> _EXERCISE DESCRIPTION_
Please return the silk painting lesson below word for word, from its date line through its final sentence.

Monday, January 30, 2012

Silk Painting - Class 4


This week we're going to transfer a simple design to a silk scarf, outline the design with gutta, fill in the shapes, and learn how to fill in the background.  You can use my sheep design, draw your own, or use one you find.  Coloring pages and stained glass designs work real well - just Google what you want and you'll most likely come up with tons!  (Example - "cat coloring page")  This is the fourth in a silk painting series - see Lesson One for basic information and Lessons Two and Three to catch up on the skills we've been learning.

Materials:
*silk scarf - washed and ironed
*clear and black water based gutta
*Seta Silk Paint - I used yellow, green, red, turquoise, gray, chestnut, caramel, and black
*rubbing or isopropyl  alcohol
*a few cotton swabs
*simple design - my sheep design is here 
alternate Word document design is here

1.  Print off your design.  You want something with simple lines with no lines close to each other.



2.  Lay your scarf over the first design.  I wanted my sheep to look like they were tumbling around the meadow, so I just randomly placed them around the scarf.



Using a soft pencil, lightly trace the lines.  You can either hold the scarf in place with tape or place something heavy (like a filled water bottle) at the top of the space you're working on.


3.  Stretch the scarf onto a frame.



4.  Go over all the sheep outlines and inner curls with black gutta.  When I opened a new tube of black gutta to outline this, I discovered the applicator tube now has a hole already in it (it probably happened a long time ago - I haven't silk painted in awhile).  Check and see if yours does and if so, don't cut the tip off.  You'll only get a wider applicator hole and for this project, fine lines are best.

While you're going over the lines, pay careful attention to connecting each line together so that when you paint, the paint will not pass the gutta lines.  Don't worry about the curls inside connecting.

> _SUPPLIED DATA_
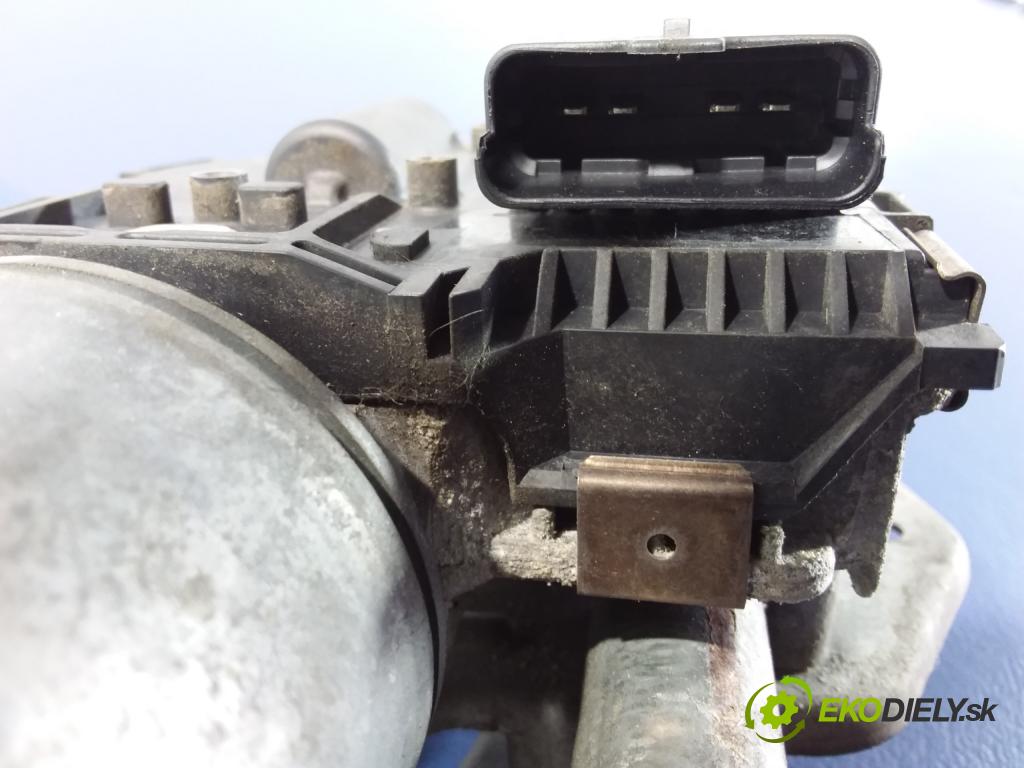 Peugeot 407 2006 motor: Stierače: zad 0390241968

...

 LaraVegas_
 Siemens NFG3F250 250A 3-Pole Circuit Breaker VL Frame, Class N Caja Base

> _RESPONSE TO THIS EXERCISE_
Monday, January 30, 2012

Silk Painting - Class 4


This week we're going to transfer a simple design to a silk scarf, outline the design with gutta, fill in the shapes, and learn how to fill in the background.  You can use my sheep design, draw your own, or use one you find.  Coloring pages and stained glass designs work real well - just Google what you want and you'll most likely come up with tons!  (Example - "cat coloring page")  This is the fourth in a silk painting series - see Lesson One for basic information and Lessons Two and Three to catch up on the skills we've been learning.

Materials:
*silk scarf - washed and ironed
*clear and black water based gutta
*Seta Silk Paint - I used yellow, green, red, turquoise, gray, chestnut, caramel, and black
*rubbing or isopropyl  alcohol
*a few cotton swabs
*simple design - my sheep design is here 
alternate Word document design is here

1.  Print off your design.  You want something with simple lines with no lines close to each other.



2.  Lay your scarf over the first design.  I wanted my sheep to look like they were tumbling around the meadow, so I just randomly placed them around the scarf.



Using a soft pencil, lightly trace the lines.  You can either hold the scarf in place with tape or place something heavy (like a filled water bottle) at the top of the space you're working on.


3.  Stretch the scarf onto a frame.



4.  Go over all the sheep outlines and inner curls with black gutta.  When I opened a new tube of black gutta to outline this, I discovered the applicator tube now has a hole already in it (it probably happened a long time ago - I haven't silk painted in awhile).  Check and see if yours does and if so, don't cut the tip off.  You'll only get a wider applicator hole and for this project, fine lines are best.

While you're going over the lines, pay careful attention to connecting each line together so that when you paint, the paint will not pass the gutta lines.  Don't worry about the curls inside connecting.